Plus qu’à toute autre époque, les vicissitudes politiques et économiques sont, de nos jours, une source permanente de nombreux mouvements de population, qui ne vont pas sans poser de très délicats problèmes.
Ces mouvements entraînent notamment, vous le savez mieux que personne, des séparations parfois bien douloureuses. Aussi, toute tentative pour renouer les liens brisés mérite-t-elle d’être hautement encouragée. Et sous ce rapport, votre organisation s’est acquis bien des mérites en développant, par son programme de réunion des familles, un aspect essentiel de l’intégration morale de l’émigrant dans son pays d’adoption.
Nous n’ignorons certes pas les difficultés que soulève, pour les gouvernements, une question aux aspects si multiples. Mais il est bien certain, par ailleurs, qu’en favorisant, comme vous vous y employez, la reconstitution du noyau familial, on facilite par là même l’insertion de l’émigrant dans la vie du pays hospitalier. Tant qu’il n’est qu’un isolé, séparé des siens, il fait figure de déraciné. Entouré de sa femme et de ses enfants, il apporte au contraire un élément positif à la vie sociale.
Non moins dignes aussi d’être soutenues et encouragées sont vos initiatives pour assurer aux émigrants la formation professionnelle normalement indispensable pour l’heureux succès de leur déplacement.
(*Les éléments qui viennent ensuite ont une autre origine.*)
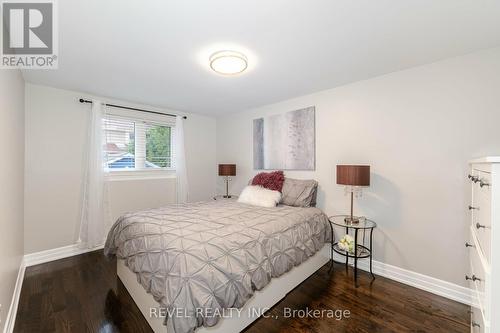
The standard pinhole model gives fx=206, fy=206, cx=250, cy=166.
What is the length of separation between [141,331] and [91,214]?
212 centimetres

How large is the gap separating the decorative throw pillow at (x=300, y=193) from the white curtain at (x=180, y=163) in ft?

La formation professionnelle, en effet, si elle permet une meilleure adaptation de l’émigrant aux conditions de la production économique, rend possible surtout un heureux épanouissement de sa personnalité, dans la pleine sauvegarde de sa dignité.
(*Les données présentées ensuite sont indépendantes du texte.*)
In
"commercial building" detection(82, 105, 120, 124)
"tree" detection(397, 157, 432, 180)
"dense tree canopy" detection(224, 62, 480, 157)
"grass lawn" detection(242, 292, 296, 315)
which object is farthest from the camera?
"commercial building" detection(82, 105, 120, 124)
Autant de raisons, mesdames et messieurs, pour que cette rencontre internationale hâte l’instauration d’une véritable coopération à l’échelle du monde pour faciliter, dans la compréhension mutuelle, la solution des problèmes complexes posés par les migrations : recrutement, transport, accueil, placement, installation, intégration. Les tâches ne manquent pas à votre dévouement et à votre compétence au service de tous ceux que la nécessité oblige à émigrer, au service aussi des pays qui ont besoin d’un apport de main-d’œuvre étrangère. L’analyse rigoureuse des tendances économiques et la prévision raisonnable des mouvements démographiques doit permettre de plus en plus l’adaptation de votre action au noble but qu’elle s’est tracé. Nul doute que les travaux de cette douzième session de votre Comité intergouvernemental ne vous permettent d’amplifier en ce sens vos efforts. Puissent-ils contribuer toujours davantage à tisser, dans un monde trop souvent sensible au seul intérêt et tragiquement divisé, un réseau d’aides fraternelles et d’échanges pacifiques, pour le plus grand bénéfice de chacun et de la communauté humaine tout entière.
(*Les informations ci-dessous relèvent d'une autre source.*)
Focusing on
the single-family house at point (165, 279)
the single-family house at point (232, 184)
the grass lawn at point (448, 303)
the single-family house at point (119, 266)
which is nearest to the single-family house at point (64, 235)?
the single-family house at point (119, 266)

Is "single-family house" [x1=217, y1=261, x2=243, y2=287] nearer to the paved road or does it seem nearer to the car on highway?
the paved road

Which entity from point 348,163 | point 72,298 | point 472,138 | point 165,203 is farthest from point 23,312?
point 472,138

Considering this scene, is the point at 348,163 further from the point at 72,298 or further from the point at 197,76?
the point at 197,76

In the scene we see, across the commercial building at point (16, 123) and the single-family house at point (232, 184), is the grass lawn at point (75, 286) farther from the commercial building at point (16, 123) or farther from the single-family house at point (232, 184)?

C’est en formant ce souhait que Nous appelons, mesdames et messieurs, sur vos personnes et vos travaux, et sur tous les émigrants qui en sont les bénéficiaires, les meilleures grâces célestes, en gage desquelles Nous vous accordons de grand cœur une large Bénédiction apostolique.
*L’Osservatore Romano 8.5.1960 p.1.
Discorsi, Messaggi, Colloqui del Santo Padre Giovanni XXIII, vol. II, p.332-334.
L'Osservatore Romano. Edition hebdomadaire en langue française, n°21, p.1, 4.
La Documentation catholique n°1330, col.736-738.